# EXERCISE TEXT
ABSTRACT
Purpose Basket trials test the activity of drugs in multiple cancer types (tissues of origin or genotypes). Rigorous comparison across types is complicated by small numbers of patients and the lack of a control arm, motivating development of new analytical approaches, particularly as patient stratification becomes more common and refined.
Experimental Design We reanalyze published basket trials of neratinib in ERBB-mutant cancers and larotrectinib in TRK-fusion cancers, using Monte Carlo permutation tests in which an implicit “no response to therapy” null hypothesis is replaced with an empirically derived null of ‘no difference in response by tumor type” (or class of mutation). All enrolled patients contribute to null distributions for the analysis of therapy-associated volume change and Progression Free Survival (PFS).
Results Testing neratinib responses in the SUMMIT trial against a no difference null provides insights not obtainable using a conventional dichotomous assessment of volume changes. For example, breast cancers pass the dichotomous standard and exceed the no difference test for volume changes but not for PFS. Conversely, lung cancers fail the dichotomous test but exceed no difference tests for volume changes and PFS (P= 0.04 and P=0.003) and lung cancers are the sole type for which a specific genotype, ERBB2 Exon 20 mutation (P=0.01), is significantly associated with increased PFS.
Conclusions Monte Carlo permutation tests enable rigorous determination of tumor types most likely to benefit from therapy in basket trials. Reanalysis of data from SUMMIT identifies an overlooked therapeutic opportunity for neratinib in lung cancers carrying ERBB2 Exon 20 mutations.
Statement of Translational Relevance Basket clinical trials are increasingly common in oncology as a means to identify responsive cohorts in patient populations comprising tumors that arise from many different tissues, particularly when searching for genotypes predictive of outcome. Basket trials typically lack formal control arms and enroll multiple tumor types, each represented by a small number of patients. To overcome the inherent statistical challenges in such patient groups we propose a new biostatistical approach that uses empirical P values to test for differences in response across a population. The approach brings added rigor to the interpretation of basket trials, can be applied to both volume changes and PFS duration, and is potentially applicable to any trial in which subdivision of patient populations is desirable as a means to identify outliers or discover and test genetic biomarkers. Our approach is instantiated in open-source code making it simple for others to validate the method and test it on their own data.

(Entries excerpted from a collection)
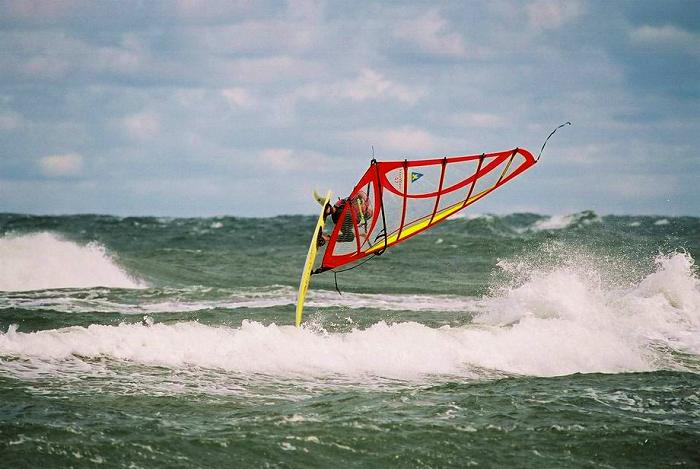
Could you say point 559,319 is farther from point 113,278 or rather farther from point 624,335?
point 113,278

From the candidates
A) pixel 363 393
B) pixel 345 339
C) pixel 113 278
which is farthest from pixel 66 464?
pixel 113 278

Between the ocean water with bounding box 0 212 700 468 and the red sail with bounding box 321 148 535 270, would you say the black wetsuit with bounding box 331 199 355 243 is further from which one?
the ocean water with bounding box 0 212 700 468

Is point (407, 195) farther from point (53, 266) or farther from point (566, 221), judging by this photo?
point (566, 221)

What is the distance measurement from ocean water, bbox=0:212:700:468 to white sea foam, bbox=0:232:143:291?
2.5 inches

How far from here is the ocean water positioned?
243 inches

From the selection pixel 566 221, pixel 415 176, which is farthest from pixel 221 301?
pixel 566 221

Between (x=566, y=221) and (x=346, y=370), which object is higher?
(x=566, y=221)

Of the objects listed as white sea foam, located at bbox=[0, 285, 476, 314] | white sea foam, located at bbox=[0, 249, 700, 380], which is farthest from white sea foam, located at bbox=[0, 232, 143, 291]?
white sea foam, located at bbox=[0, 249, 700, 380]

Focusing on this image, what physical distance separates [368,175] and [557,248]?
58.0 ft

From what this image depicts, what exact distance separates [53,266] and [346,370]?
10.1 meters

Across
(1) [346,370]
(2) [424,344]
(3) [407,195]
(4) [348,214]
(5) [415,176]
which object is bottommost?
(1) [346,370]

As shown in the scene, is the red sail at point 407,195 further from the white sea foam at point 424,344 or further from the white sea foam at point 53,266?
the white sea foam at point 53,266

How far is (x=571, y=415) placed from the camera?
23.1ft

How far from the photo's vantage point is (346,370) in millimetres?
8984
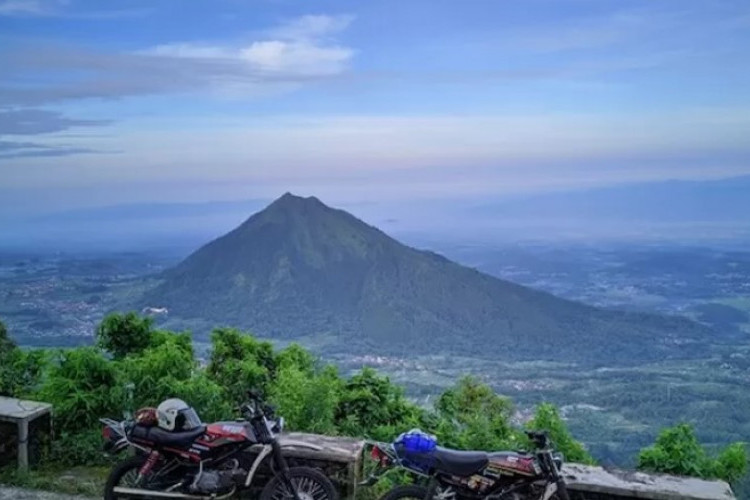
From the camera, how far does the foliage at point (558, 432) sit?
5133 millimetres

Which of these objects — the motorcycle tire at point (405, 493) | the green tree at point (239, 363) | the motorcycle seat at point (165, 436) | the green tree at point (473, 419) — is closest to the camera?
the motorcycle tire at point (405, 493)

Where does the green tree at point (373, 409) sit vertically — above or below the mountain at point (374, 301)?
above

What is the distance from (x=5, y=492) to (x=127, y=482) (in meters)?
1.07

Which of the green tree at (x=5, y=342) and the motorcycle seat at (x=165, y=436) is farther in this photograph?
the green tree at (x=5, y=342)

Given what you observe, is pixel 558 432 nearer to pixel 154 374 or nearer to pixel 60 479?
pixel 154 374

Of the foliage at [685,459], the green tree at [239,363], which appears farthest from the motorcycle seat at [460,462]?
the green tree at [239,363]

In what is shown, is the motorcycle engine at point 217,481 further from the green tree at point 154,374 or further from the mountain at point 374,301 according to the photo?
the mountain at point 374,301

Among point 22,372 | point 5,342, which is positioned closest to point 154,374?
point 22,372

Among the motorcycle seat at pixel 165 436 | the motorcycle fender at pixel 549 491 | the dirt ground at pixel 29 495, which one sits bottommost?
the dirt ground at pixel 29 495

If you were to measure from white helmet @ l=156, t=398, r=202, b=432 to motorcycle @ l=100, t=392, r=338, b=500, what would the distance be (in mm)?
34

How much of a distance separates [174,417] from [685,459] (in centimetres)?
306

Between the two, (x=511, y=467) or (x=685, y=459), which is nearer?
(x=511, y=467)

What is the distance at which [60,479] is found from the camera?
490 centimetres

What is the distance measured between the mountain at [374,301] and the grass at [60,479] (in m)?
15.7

# QUESTIONS
- a) According to the abstract, which drug was studied in TRK-fusion cancers?
- b) Edit the abstract from "Experimental Design We" to "Free Survival (PFS).", inclusive, so that "patients" is replaced with "participants".
These entries aren't needed for anything here.

# RESULTS OF THE TASKS
- a) Larotrectinib.

- b)
Experimental Design We reanalyze published basket trials of neratinib in ERBB-mutant cancers and larotrectinib in TRK-fusion cancers, using Monte Carlo permutation tests in which an implicit “no response to therapy” null hypothesis is replaced with an empirically derived null of ‘no difference in response by tumor type” (or class of mutation). All enrolled participants contribute to null distributions for the analysis of therapy-associated volume change and Progression Free Survival (PFS).